Wellesley Fund

I’ve been wondering if we should rollover my husbands 401k, which is essentially 100 percent in a stable value fund, into his iRA.
 
I have alot in an stable value fund also. Hate to give it up because money market funds will drop eventually.
 
Hi, can you tell me where the charts are from? I didn't see a website link.
Thanks.
Hank
 
^ This.

With the Fed poised to (maybe) start lowering rates in the not too distant future, I'm doing what I've done with my Wellesley over the past 20 years - holding.
+1 My Wellesley is in my IRA and throws off dividends that are used for RMDs. Since I have other investments in taxable accounts I haven't touched the Wellesley shares. My wife's grown children can have it when we are gone.
 
Hanging on to our Wellesley. It's a relatively small portion of our AA and just about the only holding of actual "bonds" that we have. I too think it may break out (go back to it's former "glory") and it balances a little bit of my now outrageous equity position of almost 40%!!:facepalm::LOL:
 
We'll likely hang on to 5% Wellesley Income in my SEP-IRA for awhile. Wellington Management Co. has to know something about bonds. Lol.
 
I bought Wellesley last March for part of my 10-year spending ladder. CD's at the time were paying over 5%. Wellesley has paid over 8% the last 12 months. So far so good!
 
I bought Wellesley last March for part of my 10-year spending ladder. CD's at the time were paying over 5%. Wellesley has paid over 8% the last 12 months. So far so good!

i don’t know what paid means but it has returned 8.75% over the last year and about a 2% return cagr the last 3 years
 
As others have pointed out bailing on Wellesley based on recent returns (and in particular on the simultaneous tanking of equities and intermediate-term and longer bonds in 2022) is probably ill-advised. If nothing else, it's a reminder to understand the duration of one's investments. Wellesley is a ~40:60 blend of corporate bonds with just under 7 years duration and equities which by nature are a 17+ year duration instrument. That means you need to hold other assets (T-bills, money market accounts, possibly shorter-term bond funds) to match spending and rebalancing needs.

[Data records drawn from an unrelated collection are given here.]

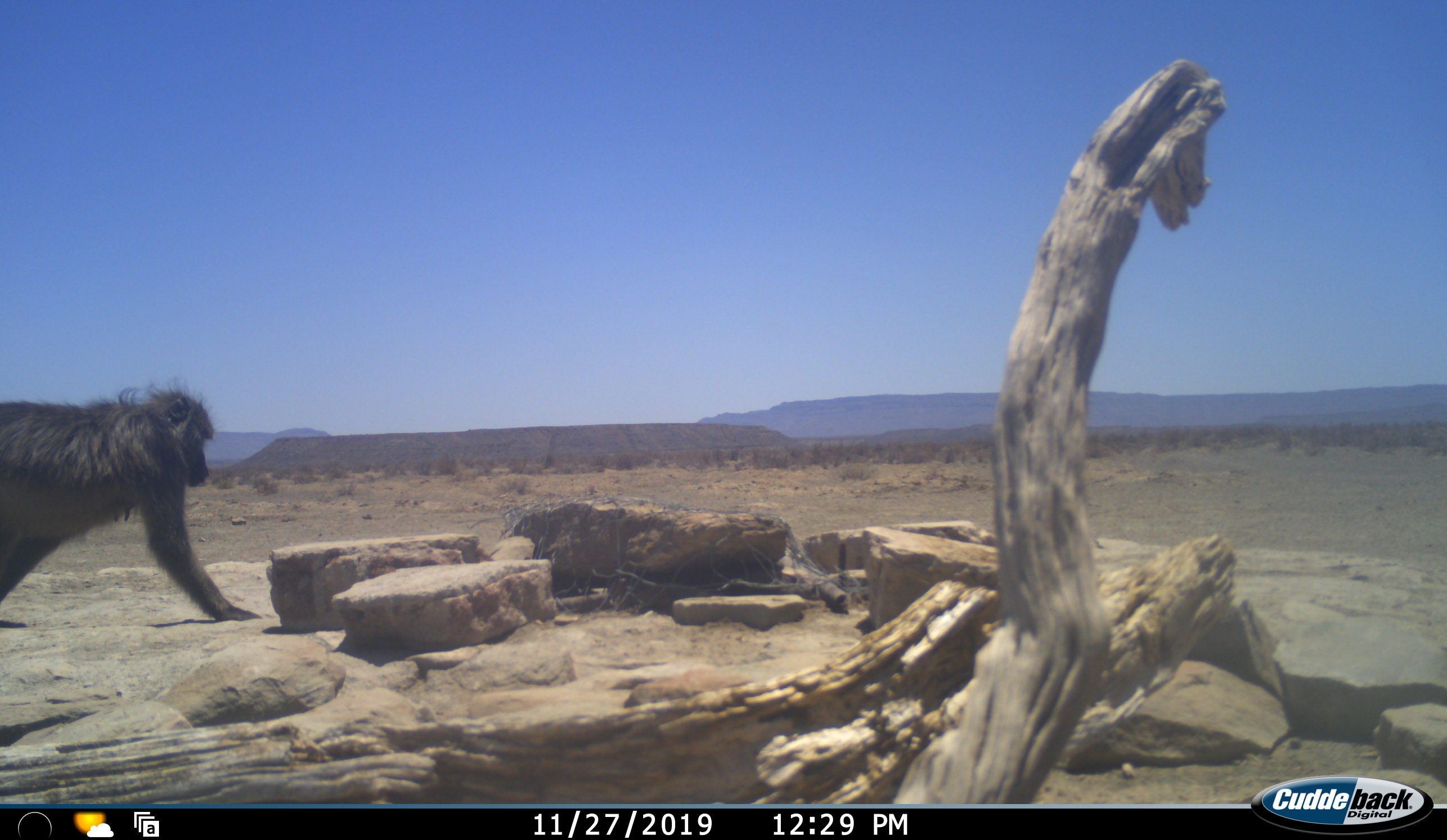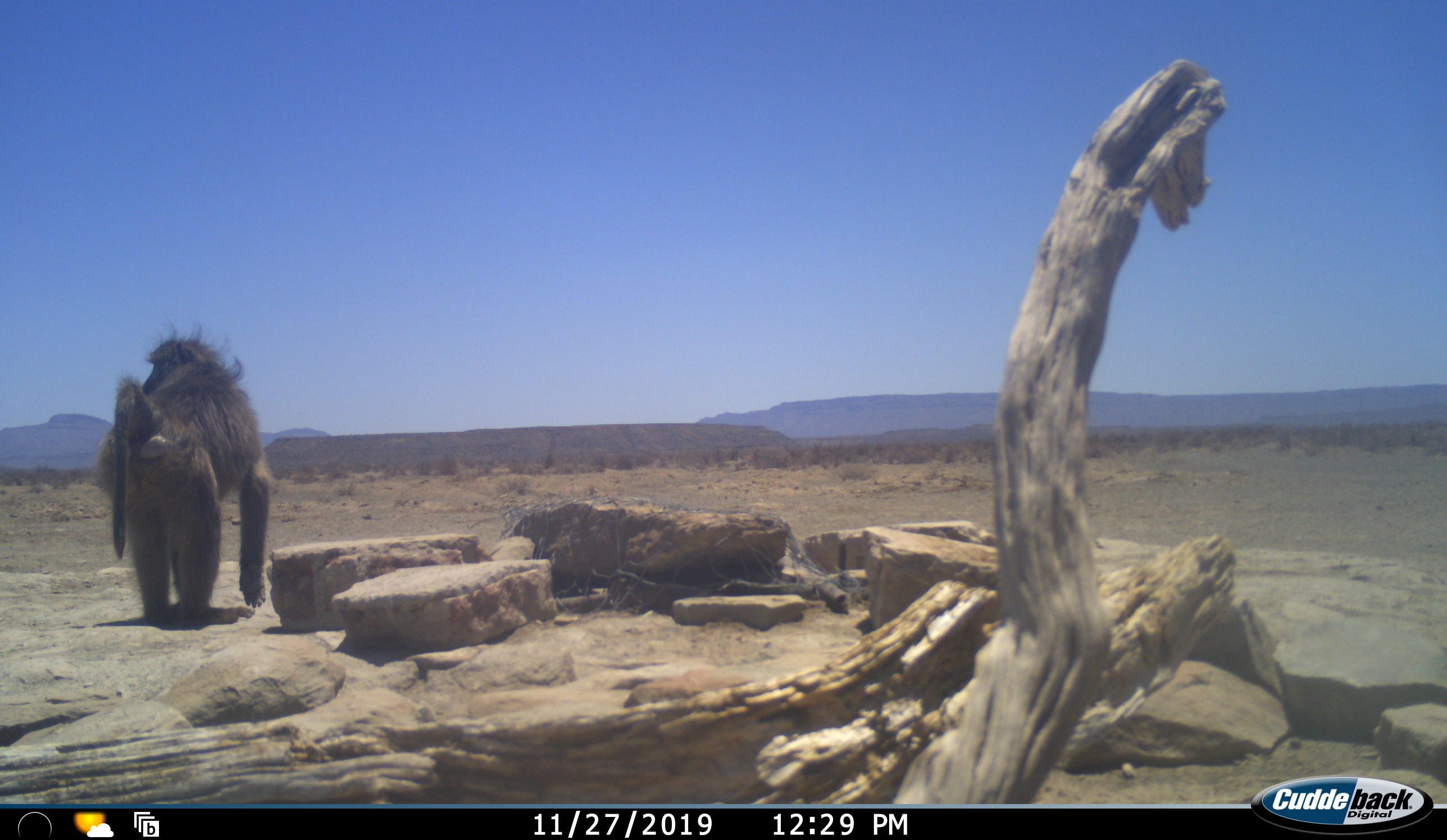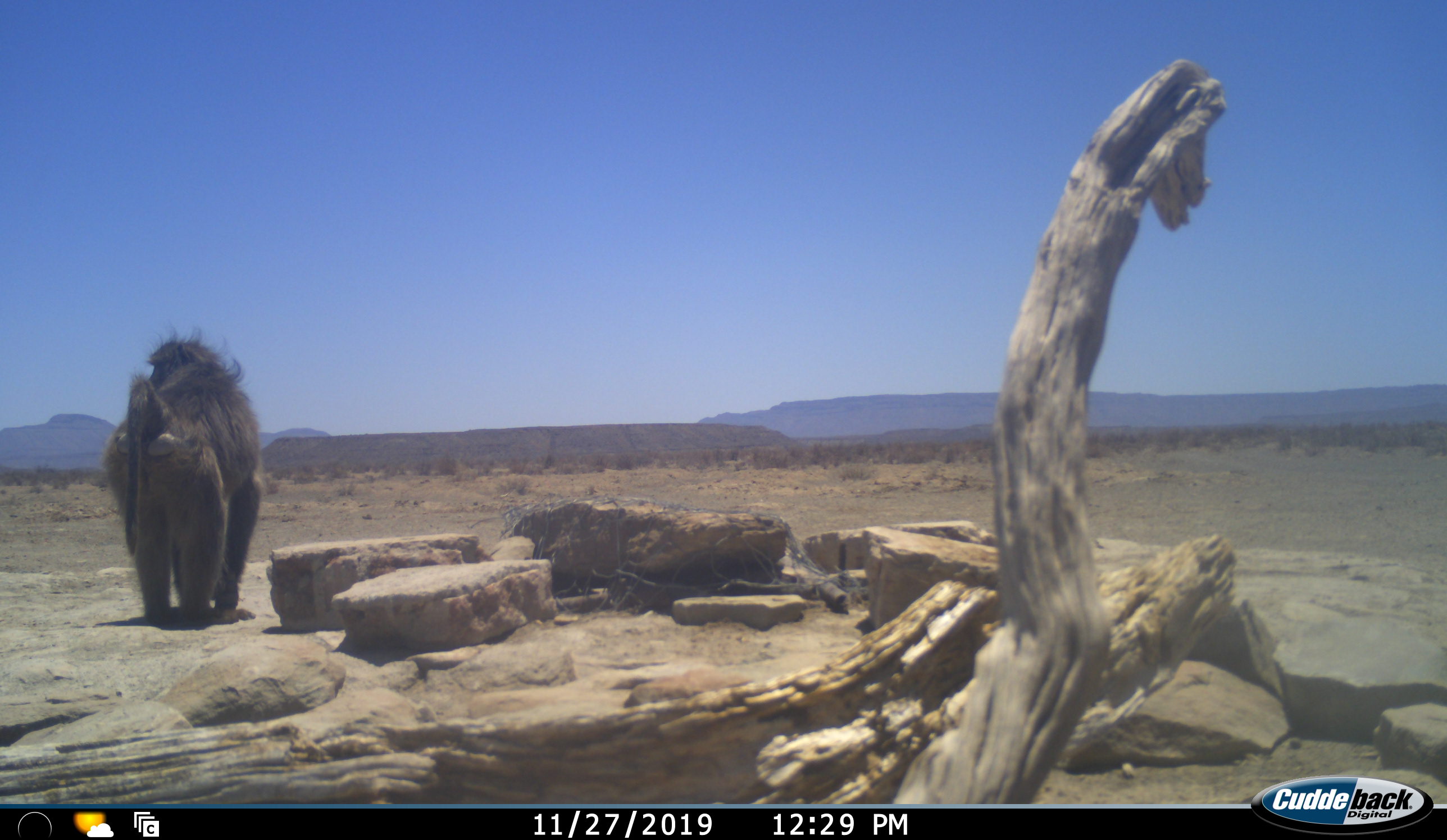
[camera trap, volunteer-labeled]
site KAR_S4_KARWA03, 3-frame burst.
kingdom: Animalia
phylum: Chordata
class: Mammalia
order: Primates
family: Cercopithecidae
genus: Papio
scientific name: Papio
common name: baboon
Baboon (Papio), count 1. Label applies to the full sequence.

Wellesley is an actively-managed fund with narrowly-concentrated assets. It's track record speaks for itself but the future is not the past. I think it's still an excellent core holding but why not diversify across styles? For example, you could have half your long-term holdings in Wellesley and the other half in a "mirror" portfolio of 40% Vanguard Total World Stock Market (VT) and 30% each Vanguard Short Term Inflation Protected (VTIP) and Short Term Treasury (VGSH). The latter allocation is 100% indexed, global on the equity side (Wellesley is essentially all U.S. mid-large cap), while the bonds are all highest quality (offsetting W's total bet on corporates) and shorter-duration (giving you the layered fixed income duration W lacks).